··· Supplied passage
Keeping the faith on Findlay Street: Two small, progressive faith communities ponder separate futures from same pews

Few would argue that the Findlay Street Christian Church is a handsome structure.

"I don't think this is a beautiful building," said Joan Dennehy, the pastor.

The architecture hardly seems divinely inspired, true enough. And that, combined with the materials, the aluminum-framed windows and such, make the place feel kind of like the activities center at a trailer park.

"It's the way they built things in the '60s," Dennehy said.

OK, so it isn't another Notre Dame, but it isn't so bad, either. The sanctuary itself, built in 1960, isn't entirely devoid of charm. It's an A-frame sort of affair with an open ceiling. There's an altar at one end and rows of pews. Generic, but pleasant enough. It can hold 296 people, according to the sign at the entrance.

There were 50-some worshippers in attendance last Sunday morning, about half of the total membership. And that points to one of the challenges facing the congregation.
······
What you need to do: Continue the article about the Findlay Street Christian Church, picking up right after its last sentence. The entries after this point were gathered from a different source.
··· Supplied material
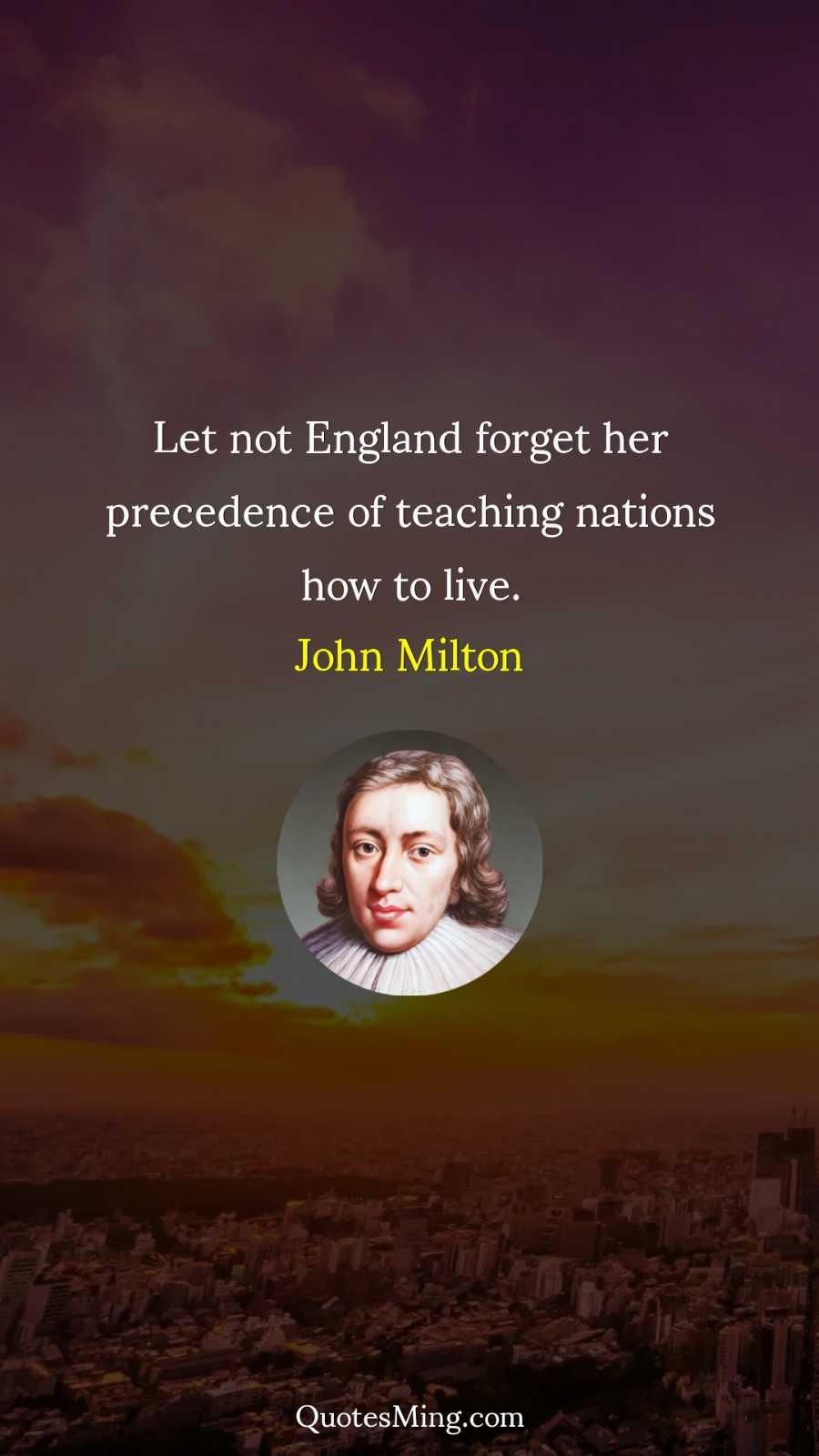 Let not England forget her precedence of teaching nations how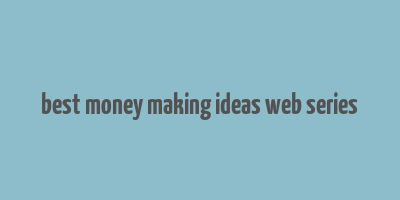 best money making ideas web series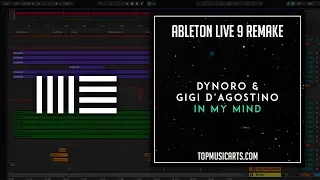 Dynoro & Gigi D'Agostino - In My Mind Ableton Live 9 Remake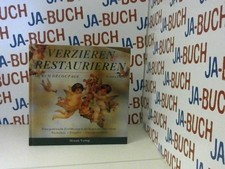 Verzieren und Restaurieren
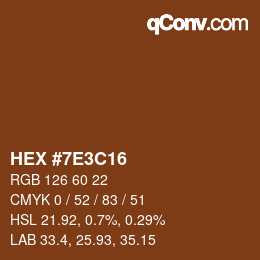 Color code: HEX #7E3C16 | qconv.com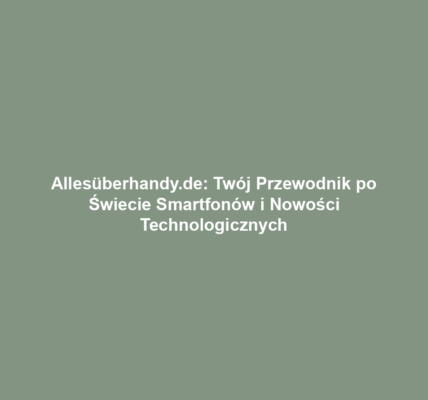 Allesüberhandy.de: Twój Przewodnik po Świecie Smartfonów i Nowości Technologicznych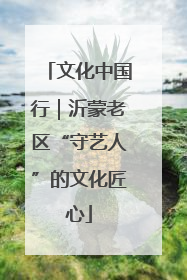 文化中国行｜沂蒙老区“守艺人”的文化匠心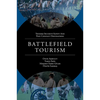 Battlefield Tourism - Hardcover
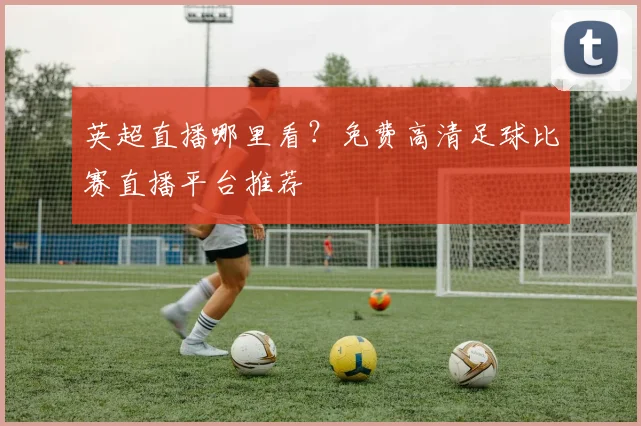 英超直播哪里看?免费高清足球比赛直播平台推荐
······
Result of this task:
"The building is too large for us," Dennehy said. "And it needs a total remodel."

The sanctuary may be the best part of the church, but it is a relatively small part of the church's property.

The remainder of the structure is in need of extensive work, Dennehy explained, and that puts the congregation in something of a quandary. ("When I go into that sanctuary, I can forget it's attached to the rest of the building," Dennehy said.) The church, a Disciples of Christ congregation, owns the property the building sits on, in the 4600 block of South Findlay Street, and three lots behind it, which front on South Lucile Street. Those back lots have for several years been a P-Patch, one of the larger such community gardens around.

It's not that the place is in such rough condition; it is clean and tidy and appears to be reasonably well maintained. But putting it into truly good shape would cost plenty, so the congregation, which has been on the land where it currently resides since 1907, has been looking into other options, including relocating.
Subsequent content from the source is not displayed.